EXERCISE INSTRUCTIONS
Please extend the piece on aging and how lifestyle drives physical decline, picking up after its final sentence.

EXTRACT TO READ
________________________________________

Decline starts the day we are born, but evidence isn’t visible until you reach your late thirties. That’s when you begin to see annoying facial changes: puffiness under the eyes; skin texture becomes more coarse and lax; fine lines appear; jawline isn’t as firm as it once was. Much of it reflects how we have been living, although we refuse to believe that simple fact.
Back in the 50s and 60s, I recall the mantra of young, soon-to-be boomers: “We will never get old” they chanted, partying and drinking themselves into a stupor. Another chant was “We live for today,” and indeed they did. Today, they are fat, ailing, and just plain old. They paid the price for youthful arrogant ignorance and lack of foresight.
Is the passage of time the culprit? The passage of time has no power to do anything except keep track of events in our lives. The decline reflects how we live and have lived and begins in earnest the day we decide to retire and start a life of leisure. Here are some significant snares:
- Most of us don’t understand the value of making lifestyle changes early on to keep what we have.
By age 30, youth is kissing you goodbye with this unspoken message: “Hey babe, I’m leaving. I’ve given you 30 beautiful years, and now it’s up to you to figure out how to keep what I’ve given you.” At age 30, you feel great and assume the “feel good” feeling will last forever. Knowing how and why you are changing at age 30 can exert awesome power over your aging process.

________________________________________

(Collected data entries)

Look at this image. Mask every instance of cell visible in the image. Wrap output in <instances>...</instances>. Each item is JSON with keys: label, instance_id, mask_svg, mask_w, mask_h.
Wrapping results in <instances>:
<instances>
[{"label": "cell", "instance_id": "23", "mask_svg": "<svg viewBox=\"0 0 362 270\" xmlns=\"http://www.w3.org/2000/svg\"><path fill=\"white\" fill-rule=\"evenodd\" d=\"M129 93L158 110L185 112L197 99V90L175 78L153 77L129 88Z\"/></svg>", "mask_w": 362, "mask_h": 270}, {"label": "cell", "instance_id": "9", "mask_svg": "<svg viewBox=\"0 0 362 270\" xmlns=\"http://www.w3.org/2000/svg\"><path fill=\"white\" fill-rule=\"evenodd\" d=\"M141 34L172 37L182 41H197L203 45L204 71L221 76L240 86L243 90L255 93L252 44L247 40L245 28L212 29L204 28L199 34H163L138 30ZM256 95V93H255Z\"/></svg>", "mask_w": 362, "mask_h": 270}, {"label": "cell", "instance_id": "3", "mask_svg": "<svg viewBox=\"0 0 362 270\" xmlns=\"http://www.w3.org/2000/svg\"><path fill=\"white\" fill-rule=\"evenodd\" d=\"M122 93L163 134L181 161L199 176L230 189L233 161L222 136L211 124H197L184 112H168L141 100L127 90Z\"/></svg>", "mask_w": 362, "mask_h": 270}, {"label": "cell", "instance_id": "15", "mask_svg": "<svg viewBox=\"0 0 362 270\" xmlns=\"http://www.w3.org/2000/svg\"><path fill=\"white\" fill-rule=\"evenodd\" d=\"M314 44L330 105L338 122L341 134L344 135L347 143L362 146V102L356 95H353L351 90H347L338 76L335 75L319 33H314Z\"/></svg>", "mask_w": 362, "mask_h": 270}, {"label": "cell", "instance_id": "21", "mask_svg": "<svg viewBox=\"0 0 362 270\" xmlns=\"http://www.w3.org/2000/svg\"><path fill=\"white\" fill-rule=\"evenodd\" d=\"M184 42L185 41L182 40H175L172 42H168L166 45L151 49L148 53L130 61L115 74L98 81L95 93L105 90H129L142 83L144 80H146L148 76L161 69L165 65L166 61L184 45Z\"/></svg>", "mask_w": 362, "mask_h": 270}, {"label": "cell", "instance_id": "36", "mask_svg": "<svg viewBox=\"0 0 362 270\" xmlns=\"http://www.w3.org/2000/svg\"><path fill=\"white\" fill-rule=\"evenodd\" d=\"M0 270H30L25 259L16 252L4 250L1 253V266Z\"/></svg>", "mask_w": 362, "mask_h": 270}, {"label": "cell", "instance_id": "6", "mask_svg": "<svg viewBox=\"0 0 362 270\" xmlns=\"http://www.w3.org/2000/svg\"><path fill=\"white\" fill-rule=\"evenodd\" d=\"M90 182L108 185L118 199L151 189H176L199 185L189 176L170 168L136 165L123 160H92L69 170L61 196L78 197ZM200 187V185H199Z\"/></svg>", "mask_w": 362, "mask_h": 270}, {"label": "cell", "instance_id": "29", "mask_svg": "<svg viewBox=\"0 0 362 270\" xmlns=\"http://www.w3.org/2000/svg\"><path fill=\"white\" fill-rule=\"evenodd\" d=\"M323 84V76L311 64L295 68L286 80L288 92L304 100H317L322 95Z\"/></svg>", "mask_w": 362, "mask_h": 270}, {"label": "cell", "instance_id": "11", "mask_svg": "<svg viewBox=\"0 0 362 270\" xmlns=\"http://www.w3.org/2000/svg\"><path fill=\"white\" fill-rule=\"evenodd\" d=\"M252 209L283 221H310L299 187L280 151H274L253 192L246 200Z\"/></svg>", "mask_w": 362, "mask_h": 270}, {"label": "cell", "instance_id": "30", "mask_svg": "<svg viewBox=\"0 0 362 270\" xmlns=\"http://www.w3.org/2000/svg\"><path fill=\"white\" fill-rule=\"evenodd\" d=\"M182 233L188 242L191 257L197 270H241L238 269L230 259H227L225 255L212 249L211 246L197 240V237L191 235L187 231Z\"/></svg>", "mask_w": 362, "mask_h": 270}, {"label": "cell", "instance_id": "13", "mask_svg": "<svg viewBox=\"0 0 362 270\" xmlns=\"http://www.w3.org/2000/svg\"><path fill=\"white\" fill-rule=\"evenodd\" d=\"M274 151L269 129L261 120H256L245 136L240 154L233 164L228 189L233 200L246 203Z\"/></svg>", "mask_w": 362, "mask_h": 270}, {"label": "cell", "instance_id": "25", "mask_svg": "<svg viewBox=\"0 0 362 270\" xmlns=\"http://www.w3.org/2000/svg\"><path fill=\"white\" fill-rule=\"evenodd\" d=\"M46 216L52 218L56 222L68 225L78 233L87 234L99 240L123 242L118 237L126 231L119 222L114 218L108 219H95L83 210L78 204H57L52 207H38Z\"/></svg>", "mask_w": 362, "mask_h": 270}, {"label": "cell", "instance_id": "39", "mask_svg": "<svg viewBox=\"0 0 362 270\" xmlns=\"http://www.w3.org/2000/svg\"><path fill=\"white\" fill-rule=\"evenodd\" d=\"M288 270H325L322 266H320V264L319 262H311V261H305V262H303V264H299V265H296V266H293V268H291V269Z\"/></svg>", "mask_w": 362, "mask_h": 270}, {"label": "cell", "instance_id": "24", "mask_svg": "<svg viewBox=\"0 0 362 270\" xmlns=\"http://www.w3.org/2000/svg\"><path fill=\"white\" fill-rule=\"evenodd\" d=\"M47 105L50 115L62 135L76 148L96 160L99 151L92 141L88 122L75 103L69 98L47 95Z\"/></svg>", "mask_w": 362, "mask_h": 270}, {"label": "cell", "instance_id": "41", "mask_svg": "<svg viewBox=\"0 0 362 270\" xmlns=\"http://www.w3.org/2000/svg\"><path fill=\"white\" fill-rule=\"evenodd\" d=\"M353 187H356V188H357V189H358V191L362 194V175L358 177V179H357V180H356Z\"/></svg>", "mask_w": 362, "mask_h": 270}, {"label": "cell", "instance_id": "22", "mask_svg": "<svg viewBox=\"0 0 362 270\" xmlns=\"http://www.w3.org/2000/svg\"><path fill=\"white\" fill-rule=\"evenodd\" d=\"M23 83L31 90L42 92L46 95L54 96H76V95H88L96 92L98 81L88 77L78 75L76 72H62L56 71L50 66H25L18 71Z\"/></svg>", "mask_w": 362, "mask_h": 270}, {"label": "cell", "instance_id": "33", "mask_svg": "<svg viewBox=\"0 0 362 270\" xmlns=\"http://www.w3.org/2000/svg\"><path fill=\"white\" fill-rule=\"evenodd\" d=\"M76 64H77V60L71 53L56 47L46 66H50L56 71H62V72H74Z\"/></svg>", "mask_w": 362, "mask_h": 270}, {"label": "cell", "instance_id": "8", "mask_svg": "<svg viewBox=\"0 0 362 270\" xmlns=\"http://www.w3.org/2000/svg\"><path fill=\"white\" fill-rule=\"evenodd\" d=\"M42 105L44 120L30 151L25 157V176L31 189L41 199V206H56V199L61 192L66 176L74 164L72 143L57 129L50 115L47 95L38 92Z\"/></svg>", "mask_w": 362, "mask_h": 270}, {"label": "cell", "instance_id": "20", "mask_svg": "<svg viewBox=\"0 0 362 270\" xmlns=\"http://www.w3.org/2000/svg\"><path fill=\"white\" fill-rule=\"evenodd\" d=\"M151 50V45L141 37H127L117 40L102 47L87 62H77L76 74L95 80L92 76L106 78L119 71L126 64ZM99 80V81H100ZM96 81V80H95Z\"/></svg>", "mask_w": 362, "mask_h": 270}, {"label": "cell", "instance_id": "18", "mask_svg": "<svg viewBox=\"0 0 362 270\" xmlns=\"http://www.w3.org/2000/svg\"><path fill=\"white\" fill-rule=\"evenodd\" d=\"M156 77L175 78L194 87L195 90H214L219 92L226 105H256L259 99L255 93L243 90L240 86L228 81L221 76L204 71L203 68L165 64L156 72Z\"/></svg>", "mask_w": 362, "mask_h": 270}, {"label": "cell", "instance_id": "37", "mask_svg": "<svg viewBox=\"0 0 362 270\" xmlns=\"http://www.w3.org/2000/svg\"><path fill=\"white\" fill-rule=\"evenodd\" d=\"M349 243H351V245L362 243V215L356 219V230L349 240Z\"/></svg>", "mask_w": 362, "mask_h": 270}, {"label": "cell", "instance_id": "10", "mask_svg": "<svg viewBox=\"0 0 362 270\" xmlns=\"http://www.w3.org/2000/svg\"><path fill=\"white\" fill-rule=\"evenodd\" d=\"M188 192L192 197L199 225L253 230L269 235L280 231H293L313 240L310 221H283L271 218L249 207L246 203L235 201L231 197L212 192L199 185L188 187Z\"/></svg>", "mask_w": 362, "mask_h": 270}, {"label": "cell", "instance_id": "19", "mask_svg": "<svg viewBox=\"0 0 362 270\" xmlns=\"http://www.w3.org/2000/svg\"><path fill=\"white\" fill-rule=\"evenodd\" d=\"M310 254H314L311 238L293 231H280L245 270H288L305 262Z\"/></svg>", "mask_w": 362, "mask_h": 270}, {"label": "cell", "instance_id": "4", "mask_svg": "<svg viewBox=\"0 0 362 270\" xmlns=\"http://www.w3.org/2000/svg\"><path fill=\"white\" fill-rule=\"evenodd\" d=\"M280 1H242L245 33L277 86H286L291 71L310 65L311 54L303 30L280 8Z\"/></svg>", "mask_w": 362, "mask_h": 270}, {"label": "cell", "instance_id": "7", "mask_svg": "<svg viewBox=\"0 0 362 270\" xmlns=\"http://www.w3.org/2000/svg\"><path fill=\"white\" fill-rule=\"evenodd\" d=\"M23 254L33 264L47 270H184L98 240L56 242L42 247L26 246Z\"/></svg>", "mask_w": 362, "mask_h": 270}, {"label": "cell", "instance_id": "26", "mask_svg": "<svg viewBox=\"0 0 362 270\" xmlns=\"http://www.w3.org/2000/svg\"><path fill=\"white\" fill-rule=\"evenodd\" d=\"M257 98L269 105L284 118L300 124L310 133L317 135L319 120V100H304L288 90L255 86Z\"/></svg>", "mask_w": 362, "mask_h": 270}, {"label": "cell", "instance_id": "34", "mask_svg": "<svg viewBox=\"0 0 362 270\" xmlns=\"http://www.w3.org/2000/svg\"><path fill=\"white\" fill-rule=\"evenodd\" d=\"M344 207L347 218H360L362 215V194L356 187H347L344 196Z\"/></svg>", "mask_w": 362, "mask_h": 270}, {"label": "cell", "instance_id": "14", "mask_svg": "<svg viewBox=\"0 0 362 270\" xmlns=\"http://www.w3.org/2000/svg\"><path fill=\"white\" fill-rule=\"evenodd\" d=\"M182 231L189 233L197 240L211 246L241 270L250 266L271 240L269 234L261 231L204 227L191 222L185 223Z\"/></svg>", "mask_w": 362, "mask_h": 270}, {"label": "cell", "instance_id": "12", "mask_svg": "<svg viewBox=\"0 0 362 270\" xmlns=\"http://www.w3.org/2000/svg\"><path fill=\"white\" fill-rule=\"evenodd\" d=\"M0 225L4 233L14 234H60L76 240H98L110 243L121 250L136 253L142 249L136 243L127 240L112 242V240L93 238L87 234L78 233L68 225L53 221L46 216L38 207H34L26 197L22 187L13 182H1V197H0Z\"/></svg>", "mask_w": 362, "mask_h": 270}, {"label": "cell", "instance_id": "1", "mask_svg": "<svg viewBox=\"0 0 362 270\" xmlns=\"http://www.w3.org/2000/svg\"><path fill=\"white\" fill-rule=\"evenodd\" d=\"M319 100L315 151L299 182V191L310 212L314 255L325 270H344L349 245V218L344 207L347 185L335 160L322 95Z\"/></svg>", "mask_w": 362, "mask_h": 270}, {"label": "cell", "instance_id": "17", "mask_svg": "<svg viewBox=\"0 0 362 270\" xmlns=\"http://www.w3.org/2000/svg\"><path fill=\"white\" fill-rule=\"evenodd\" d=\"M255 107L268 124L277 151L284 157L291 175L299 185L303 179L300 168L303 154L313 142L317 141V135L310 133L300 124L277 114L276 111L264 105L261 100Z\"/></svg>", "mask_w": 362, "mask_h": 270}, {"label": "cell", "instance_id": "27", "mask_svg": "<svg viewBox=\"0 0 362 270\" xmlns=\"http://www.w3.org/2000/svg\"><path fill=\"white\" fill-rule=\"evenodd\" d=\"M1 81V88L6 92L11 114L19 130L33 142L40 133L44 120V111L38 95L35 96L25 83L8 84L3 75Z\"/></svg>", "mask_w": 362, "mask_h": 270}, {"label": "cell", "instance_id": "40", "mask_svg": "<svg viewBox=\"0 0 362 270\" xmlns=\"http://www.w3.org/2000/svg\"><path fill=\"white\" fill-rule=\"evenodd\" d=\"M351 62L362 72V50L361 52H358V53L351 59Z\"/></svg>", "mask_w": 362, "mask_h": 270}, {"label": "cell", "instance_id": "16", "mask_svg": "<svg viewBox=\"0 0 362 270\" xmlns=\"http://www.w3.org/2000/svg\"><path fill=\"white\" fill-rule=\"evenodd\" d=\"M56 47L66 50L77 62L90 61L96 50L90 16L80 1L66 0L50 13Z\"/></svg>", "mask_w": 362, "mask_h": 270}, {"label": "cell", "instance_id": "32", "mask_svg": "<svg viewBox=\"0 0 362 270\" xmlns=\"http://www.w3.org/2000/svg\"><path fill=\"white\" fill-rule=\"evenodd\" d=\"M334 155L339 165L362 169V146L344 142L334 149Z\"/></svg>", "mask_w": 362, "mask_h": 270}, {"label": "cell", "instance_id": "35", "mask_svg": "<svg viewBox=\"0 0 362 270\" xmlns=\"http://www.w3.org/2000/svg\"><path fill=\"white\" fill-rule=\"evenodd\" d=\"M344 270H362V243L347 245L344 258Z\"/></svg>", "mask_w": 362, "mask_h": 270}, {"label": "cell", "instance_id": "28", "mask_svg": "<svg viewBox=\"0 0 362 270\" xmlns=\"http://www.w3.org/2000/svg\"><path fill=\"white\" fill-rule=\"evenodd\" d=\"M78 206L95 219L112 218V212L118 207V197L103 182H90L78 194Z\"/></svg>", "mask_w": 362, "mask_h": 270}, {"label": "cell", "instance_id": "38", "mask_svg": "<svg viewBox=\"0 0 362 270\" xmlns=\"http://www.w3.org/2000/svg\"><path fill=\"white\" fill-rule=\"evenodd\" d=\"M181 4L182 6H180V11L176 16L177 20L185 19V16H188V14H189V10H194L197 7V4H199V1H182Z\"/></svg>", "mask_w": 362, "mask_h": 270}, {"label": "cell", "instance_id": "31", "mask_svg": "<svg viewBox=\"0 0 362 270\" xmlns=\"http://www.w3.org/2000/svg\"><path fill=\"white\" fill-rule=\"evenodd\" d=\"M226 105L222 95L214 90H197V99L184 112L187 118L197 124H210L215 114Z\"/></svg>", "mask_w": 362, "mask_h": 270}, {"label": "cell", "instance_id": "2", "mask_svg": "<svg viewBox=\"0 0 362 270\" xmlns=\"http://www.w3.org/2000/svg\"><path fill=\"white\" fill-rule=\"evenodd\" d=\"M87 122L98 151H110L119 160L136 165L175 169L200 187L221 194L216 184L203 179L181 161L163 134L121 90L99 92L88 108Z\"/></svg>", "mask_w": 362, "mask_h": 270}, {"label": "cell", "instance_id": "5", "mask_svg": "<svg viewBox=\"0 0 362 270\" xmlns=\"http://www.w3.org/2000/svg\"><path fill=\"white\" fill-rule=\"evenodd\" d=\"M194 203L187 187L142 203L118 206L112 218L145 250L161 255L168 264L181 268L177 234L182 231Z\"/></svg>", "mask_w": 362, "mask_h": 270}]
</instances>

________________________________________

ANSWER TO THE PROBLEM
Establishing an exercise regimen early in life and sticking to it will keep you rockin’ and rollin’ as long as you live. Waiting until you are 60 to get into shape doesn’t usually work. If you have a muffin top waist as you head into your sixties, the odds are good that you will have it forever because as the body ages, it resists being pushed around. At age 60 the urge to sit is more compelling than the urge to move.
- We don’t work to keep what we have because of the seductive nature of youth.
If you understand that youth is a short-term loan, you are ahead of the aging game. Youth is the ultimate con artist. You look in the mirror every day, and youth stares back at you, seemingly unchanged daily. You can’t help but think, “I’m doing great,” It is precisely then that women start to lose what they have. The deceptive and seductive nature of youth is simply conning them.
- We are unduly influenced by tradition and cultural norms. We unwittingly adopt or accept decline-oriented “senior” ideas and behaviors as early as age thirty.
- We have no idea how the bankrupt diet we’ve been living on since just about birth is slowly eating away at vital organs, impacting the brain, heart, lungs, joints, and overall health. Typical “old age diseases” such as diabetes and arthritis are not normal.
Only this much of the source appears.